Friday, August 26, 2011

Nairobi, Joburg, Cape Town, Lost

I've recently found myself flitting between African cities. The big names; Nairobi, Joburg, Cape Town. I feel I am a fleeting flirt. My heart has been wrenched away before I've had time to fall in love with any of these.

Falling in love is breathing in the air and seeing the little things one sees as one walks the streets and pavements, skipping down the terraces outside other people's houses, peering in on windows of other people's lives. These are the lives of people who live there, who have put down roots, who have mortgages and nick-nacks and do not think about boxes and how many it would take to shift them to another place.

My little suitcase is battered and worn and I am a little tired. My heart is not big enough to love everything at once.

Thursday, August 18, 2011

A new South African day

We strolled out in a bright Joburg morning, warmer than it should be, sipping Seattle cappuccinos from a garage which have become something of a tradition.

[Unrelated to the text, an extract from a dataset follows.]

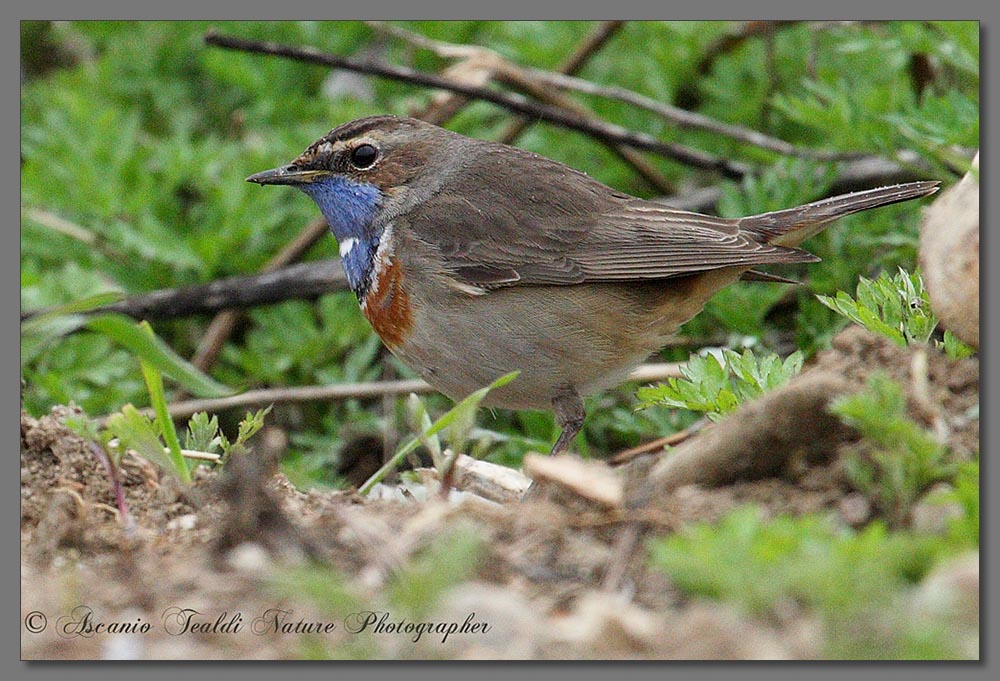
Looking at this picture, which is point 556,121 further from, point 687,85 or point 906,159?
point 906,159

Wits is grey-brown dirty classical, a Teutonic pillared presence. In the winter sun, corners are sharper, edges brighter, brown palletted, Vaal beautiful.

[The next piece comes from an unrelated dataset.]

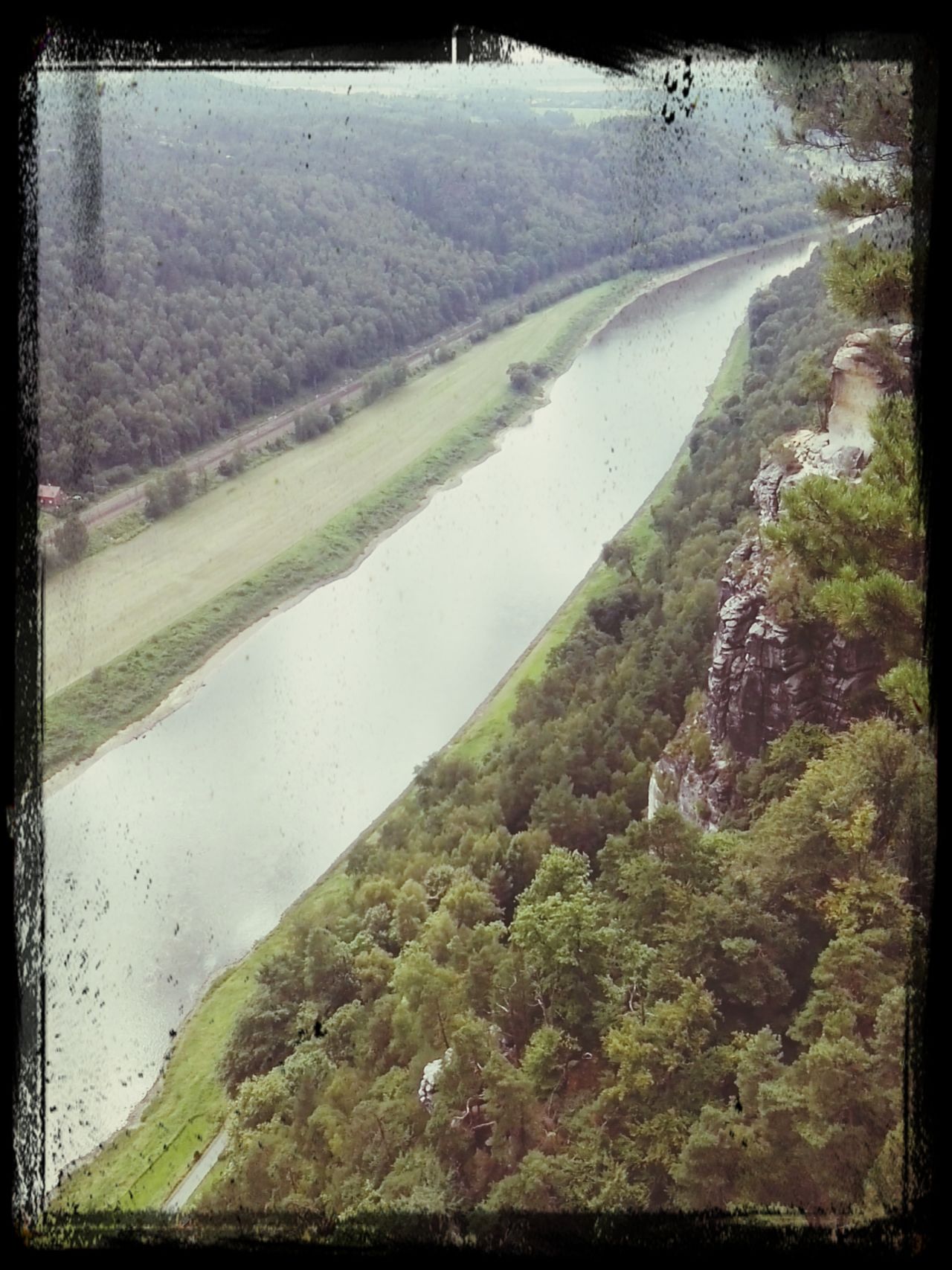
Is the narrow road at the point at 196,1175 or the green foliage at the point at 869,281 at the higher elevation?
the green foliage at the point at 869,281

We joined a collection of society to protest the Secrecy Act, grannies in twin sets and pearls from Hyde Park sat next to grannies in polyester skirts and head scarves, not from Hyde Park. A mixed gathering it was indeed, several mentions of ANC credentials though with a noted absence of an ANC rent-a-crowd. The leader of COSATU but none of his followers. Nadine Gordimer, who announced she and Andre Brink had written personally to President Jacob Zuma in July, but received no response.

We toyi-toyi-ed through downtown Johannesburg and up to the Constitutional Court, raising posters to passing vehicles and singing snatches of half learned songs and learning new ones quickly:

"My mother, my mother was a kitchen girl, and
My father, my father was a garden boy, and that,
That is why I'm a socialist, a socialist, a socialist."

Coming home, we walked through the inner city. Buildings towered above us, seemingly a monument to the 1970s with little windows concealing big secrets. More browns, more winter beautiful. Down Jan Smuts, we paused to look at rock seams in the roadside embankment and found a placard explaining their importance which we would have missed but for being on foot.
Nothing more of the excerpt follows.